What you are asked to do »
Starting at the line that contains "From among the options" and continuing through the end of the data, copy those lines again, replacing "nearest" with "closest" and leaving everything else unchanged.

Data section »
[start]
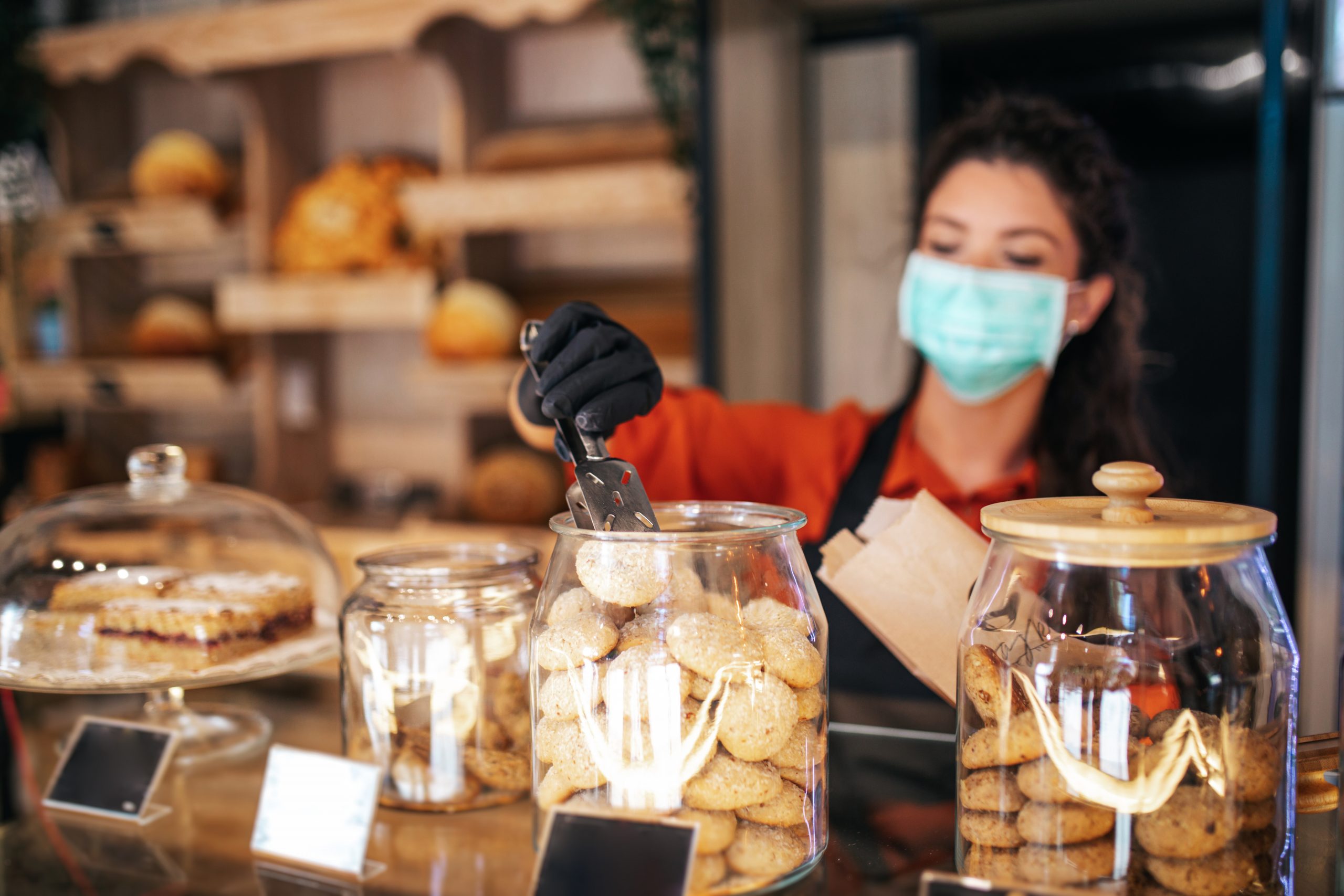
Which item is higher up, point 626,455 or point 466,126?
point 466,126

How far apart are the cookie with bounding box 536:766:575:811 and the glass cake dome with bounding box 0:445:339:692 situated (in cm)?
38

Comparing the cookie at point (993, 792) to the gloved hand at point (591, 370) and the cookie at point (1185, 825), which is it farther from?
the gloved hand at point (591, 370)

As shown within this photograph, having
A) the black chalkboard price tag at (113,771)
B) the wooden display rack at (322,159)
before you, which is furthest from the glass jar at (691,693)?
the wooden display rack at (322,159)

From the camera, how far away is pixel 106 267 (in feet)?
11.2

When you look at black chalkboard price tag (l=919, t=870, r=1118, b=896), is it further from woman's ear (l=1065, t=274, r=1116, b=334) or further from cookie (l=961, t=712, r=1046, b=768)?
woman's ear (l=1065, t=274, r=1116, b=334)

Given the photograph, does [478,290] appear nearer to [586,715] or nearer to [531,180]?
[531,180]

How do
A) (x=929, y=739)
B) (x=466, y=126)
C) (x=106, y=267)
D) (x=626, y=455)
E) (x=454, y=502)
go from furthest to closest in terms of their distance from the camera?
1. (x=106, y=267)
2. (x=454, y=502)
3. (x=466, y=126)
4. (x=626, y=455)
5. (x=929, y=739)

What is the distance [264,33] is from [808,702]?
9.27ft

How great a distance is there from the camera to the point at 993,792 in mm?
596

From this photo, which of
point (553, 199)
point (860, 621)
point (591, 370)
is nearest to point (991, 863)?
point (860, 621)

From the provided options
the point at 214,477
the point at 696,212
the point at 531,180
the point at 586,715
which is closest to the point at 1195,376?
the point at 696,212

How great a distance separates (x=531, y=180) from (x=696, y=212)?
0.50 metres

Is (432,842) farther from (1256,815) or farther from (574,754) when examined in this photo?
(1256,815)

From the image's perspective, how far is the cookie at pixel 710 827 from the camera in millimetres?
587
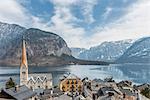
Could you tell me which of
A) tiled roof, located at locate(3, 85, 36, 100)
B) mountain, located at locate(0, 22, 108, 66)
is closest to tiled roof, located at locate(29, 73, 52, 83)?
tiled roof, located at locate(3, 85, 36, 100)

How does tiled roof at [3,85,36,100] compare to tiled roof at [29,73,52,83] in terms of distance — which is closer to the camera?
tiled roof at [3,85,36,100]

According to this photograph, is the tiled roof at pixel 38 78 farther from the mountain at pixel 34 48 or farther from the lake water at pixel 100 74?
the mountain at pixel 34 48

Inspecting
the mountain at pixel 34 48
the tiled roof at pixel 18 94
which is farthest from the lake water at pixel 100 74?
the mountain at pixel 34 48

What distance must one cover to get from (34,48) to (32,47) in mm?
1758

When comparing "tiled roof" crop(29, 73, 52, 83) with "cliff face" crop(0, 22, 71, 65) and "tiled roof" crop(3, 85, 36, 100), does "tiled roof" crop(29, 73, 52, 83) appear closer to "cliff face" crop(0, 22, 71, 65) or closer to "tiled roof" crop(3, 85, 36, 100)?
"tiled roof" crop(3, 85, 36, 100)

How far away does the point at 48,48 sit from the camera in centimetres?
15462

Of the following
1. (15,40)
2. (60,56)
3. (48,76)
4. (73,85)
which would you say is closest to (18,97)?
(73,85)

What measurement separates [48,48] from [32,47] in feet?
29.2

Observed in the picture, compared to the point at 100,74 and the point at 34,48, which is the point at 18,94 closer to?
the point at 100,74

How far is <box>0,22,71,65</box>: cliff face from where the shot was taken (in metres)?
126

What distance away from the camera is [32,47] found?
152m

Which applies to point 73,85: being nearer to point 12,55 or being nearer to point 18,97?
point 18,97

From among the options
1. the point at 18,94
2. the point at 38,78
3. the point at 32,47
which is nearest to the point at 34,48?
the point at 32,47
[end]
Reply »
From among the options
1. the point at 18,94
2. the point at 38,78
3. the point at 32,47
which is closest to the point at 34,48?
the point at 32,47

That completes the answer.